Indeed, most of the first half of season 6 of “Better Call Saul” was occupied with Gus trying his best to protect himself from Lalo, including taking refuge in a safe house under the protection of Mike and his other henchmen. Of course, in a sense, the cat-and-mouse was destined to end in favor of Gus, since the fans already knew that he would not die. But the creators of “Better Call Saul” Vince Gilligan and Peter Gould still managed to squeeze the drama out of the final confrontation between Lalo and Gus, as the always worrisome Kim Wexler found herself in the middle of it and almost collided with her own. premature death. Then it ended really darkly, as both Howard and Lalo were buried under the floor of the future methamphetamine lab, which added new layers of terrible meaning to the scenes in the original Breaking Bad, where Walt and Jesse literally walk over the graves of the dead, unaware of it. This.

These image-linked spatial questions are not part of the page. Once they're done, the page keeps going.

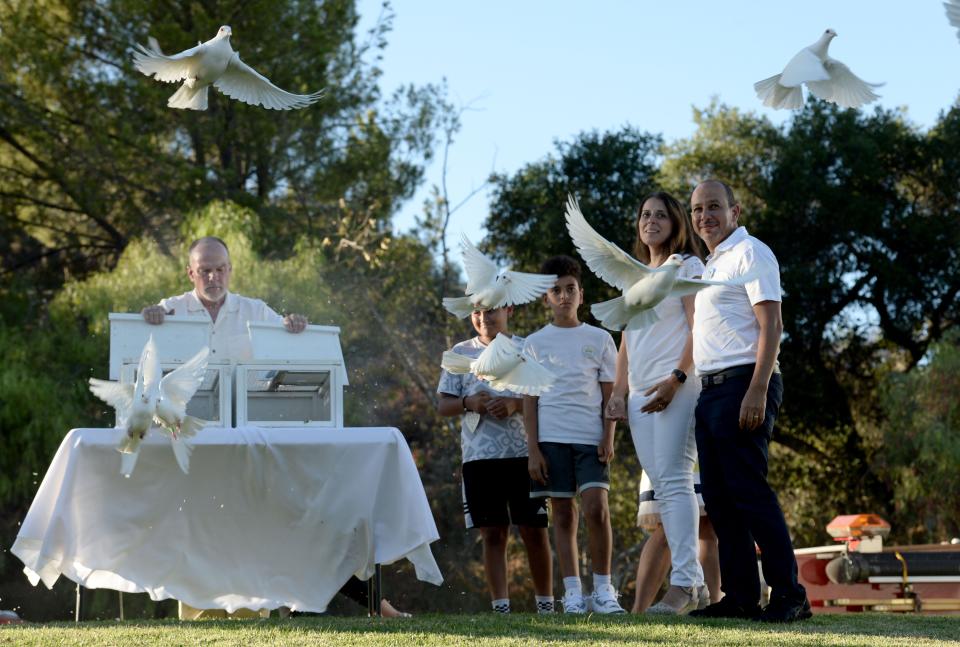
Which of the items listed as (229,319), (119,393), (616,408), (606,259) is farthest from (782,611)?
(229,319)

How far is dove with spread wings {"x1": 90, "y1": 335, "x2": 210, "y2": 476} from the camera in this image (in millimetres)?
4520

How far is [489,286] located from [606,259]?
2.31ft

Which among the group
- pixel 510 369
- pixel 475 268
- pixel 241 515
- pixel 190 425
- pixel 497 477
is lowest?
pixel 241 515

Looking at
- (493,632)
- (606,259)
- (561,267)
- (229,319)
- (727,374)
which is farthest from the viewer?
(561,267)

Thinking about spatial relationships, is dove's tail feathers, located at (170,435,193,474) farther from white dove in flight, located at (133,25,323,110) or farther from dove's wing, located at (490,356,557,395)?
white dove in flight, located at (133,25,323,110)

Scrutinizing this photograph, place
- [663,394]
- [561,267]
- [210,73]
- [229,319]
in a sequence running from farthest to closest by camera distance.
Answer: [561,267] < [229,319] < [210,73] < [663,394]

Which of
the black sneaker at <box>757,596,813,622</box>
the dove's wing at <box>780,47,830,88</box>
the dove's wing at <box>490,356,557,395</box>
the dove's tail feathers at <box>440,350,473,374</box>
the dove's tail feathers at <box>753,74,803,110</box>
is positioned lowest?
the black sneaker at <box>757,596,813,622</box>

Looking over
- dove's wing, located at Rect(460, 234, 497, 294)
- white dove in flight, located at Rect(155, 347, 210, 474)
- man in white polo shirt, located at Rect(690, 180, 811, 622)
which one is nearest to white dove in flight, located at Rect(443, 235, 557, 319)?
dove's wing, located at Rect(460, 234, 497, 294)

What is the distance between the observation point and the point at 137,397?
4.50m

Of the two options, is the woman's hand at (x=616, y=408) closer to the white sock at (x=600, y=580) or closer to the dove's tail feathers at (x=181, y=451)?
the white sock at (x=600, y=580)

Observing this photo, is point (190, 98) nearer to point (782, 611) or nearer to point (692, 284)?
point (692, 284)

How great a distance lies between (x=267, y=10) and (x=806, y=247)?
8.88 m

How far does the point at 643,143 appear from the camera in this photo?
1995 cm

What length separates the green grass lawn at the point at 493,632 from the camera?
12.4 feet
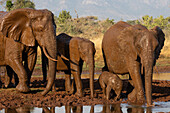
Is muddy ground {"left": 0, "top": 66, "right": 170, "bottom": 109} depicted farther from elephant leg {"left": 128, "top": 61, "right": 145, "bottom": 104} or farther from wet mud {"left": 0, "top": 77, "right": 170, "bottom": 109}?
elephant leg {"left": 128, "top": 61, "right": 145, "bottom": 104}

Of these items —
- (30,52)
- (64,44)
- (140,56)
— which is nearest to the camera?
(140,56)

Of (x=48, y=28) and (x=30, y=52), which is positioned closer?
(x=48, y=28)

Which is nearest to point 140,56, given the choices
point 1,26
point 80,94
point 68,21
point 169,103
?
point 169,103

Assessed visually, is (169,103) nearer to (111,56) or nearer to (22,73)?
(111,56)

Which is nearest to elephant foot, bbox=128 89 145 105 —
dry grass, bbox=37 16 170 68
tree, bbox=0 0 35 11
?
dry grass, bbox=37 16 170 68

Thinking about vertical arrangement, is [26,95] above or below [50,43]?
below

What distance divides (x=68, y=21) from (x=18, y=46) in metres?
36.0

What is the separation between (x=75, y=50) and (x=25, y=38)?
173 centimetres

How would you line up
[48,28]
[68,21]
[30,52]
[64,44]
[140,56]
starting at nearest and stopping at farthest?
[140,56], [48,28], [30,52], [64,44], [68,21]

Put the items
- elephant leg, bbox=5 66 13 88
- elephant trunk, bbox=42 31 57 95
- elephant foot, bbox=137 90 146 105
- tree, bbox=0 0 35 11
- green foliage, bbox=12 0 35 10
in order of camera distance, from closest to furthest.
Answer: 1. elephant foot, bbox=137 90 146 105
2. elephant trunk, bbox=42 31 57 95
3. elephant leg, bbox=5 66 13 88
4. tree, bbox=0 0 35 11
5. green foliage, bbox=12 0 35 10

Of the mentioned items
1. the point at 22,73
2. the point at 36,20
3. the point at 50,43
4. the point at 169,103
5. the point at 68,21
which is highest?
the point at 68,21

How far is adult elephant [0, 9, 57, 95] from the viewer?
12.1 m

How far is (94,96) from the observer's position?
12.5 m

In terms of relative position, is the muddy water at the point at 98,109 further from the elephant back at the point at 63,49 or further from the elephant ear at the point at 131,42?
the elephant back at the point at 63,49
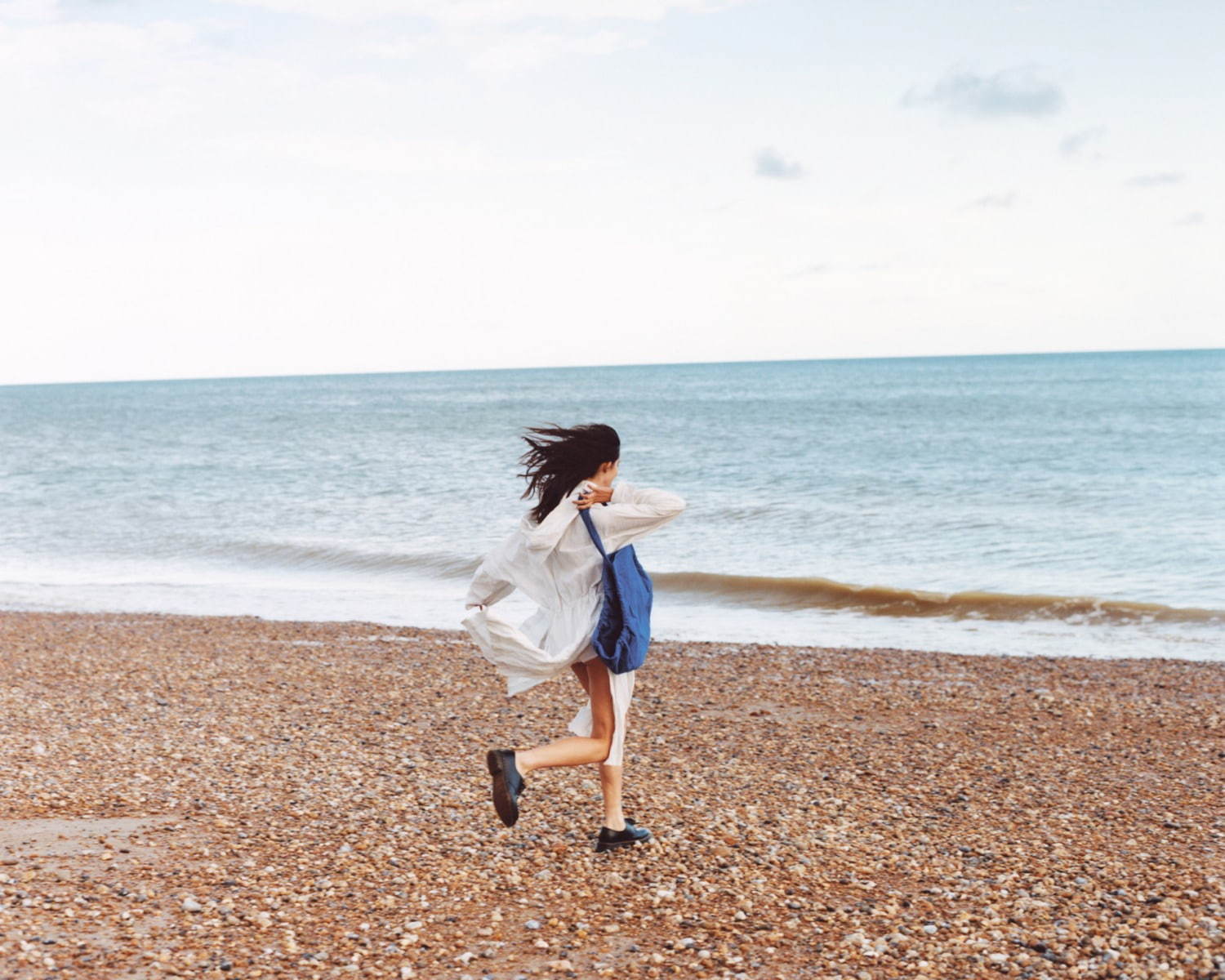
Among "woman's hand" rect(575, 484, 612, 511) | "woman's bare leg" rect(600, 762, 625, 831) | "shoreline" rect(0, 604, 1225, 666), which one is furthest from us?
"shoreline" rect(0, 604, 1225, 666)

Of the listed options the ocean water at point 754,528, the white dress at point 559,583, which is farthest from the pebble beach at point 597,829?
the ocean water at point 754,528

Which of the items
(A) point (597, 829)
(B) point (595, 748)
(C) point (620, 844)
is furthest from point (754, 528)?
(B) point (595, 748)

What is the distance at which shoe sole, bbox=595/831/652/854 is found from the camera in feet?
18.0

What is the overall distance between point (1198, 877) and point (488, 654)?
3515mm

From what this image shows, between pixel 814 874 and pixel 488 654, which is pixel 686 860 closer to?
pixel 814 874

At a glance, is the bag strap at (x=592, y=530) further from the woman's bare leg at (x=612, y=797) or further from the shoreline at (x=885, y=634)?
the shoreline at (x=885, y=634)

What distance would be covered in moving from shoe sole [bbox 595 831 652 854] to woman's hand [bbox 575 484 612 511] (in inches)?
67.8

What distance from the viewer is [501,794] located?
5.11 meters

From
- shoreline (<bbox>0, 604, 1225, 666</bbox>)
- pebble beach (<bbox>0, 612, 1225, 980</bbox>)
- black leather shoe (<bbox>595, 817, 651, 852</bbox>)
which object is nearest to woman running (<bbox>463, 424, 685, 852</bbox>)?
black leather shoe (<bbox>595, 817, 651, 852</bbox>)

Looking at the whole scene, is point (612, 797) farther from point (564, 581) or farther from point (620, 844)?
point (564, 581)

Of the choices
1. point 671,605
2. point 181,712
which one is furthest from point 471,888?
point 671,605

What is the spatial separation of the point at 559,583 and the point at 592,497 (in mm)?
493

For Gus, of course, using the future meth lab he excavated as a convenient tomb is just a matter of practicality. Fans, however, can’t help but recall another horrific moment from the same place: Victor’s vicious murder by Gus in season 4 of Breaking Bad, a moment that fully revealed the true danger lurking inside the seemingly meek supplier of fried chicken. Now fans have somehow witnessed the birth of this later cold-blooded version of Gus through his murder of Lalo in “Better Call Saul.” As fans were warned at the beginning of the season, the latest episode of “Better Call Saul” really connects events with the series “Breaking Bad”. This certainly applies to Gus, who now feels that he has completely become himself from Breaking Bad.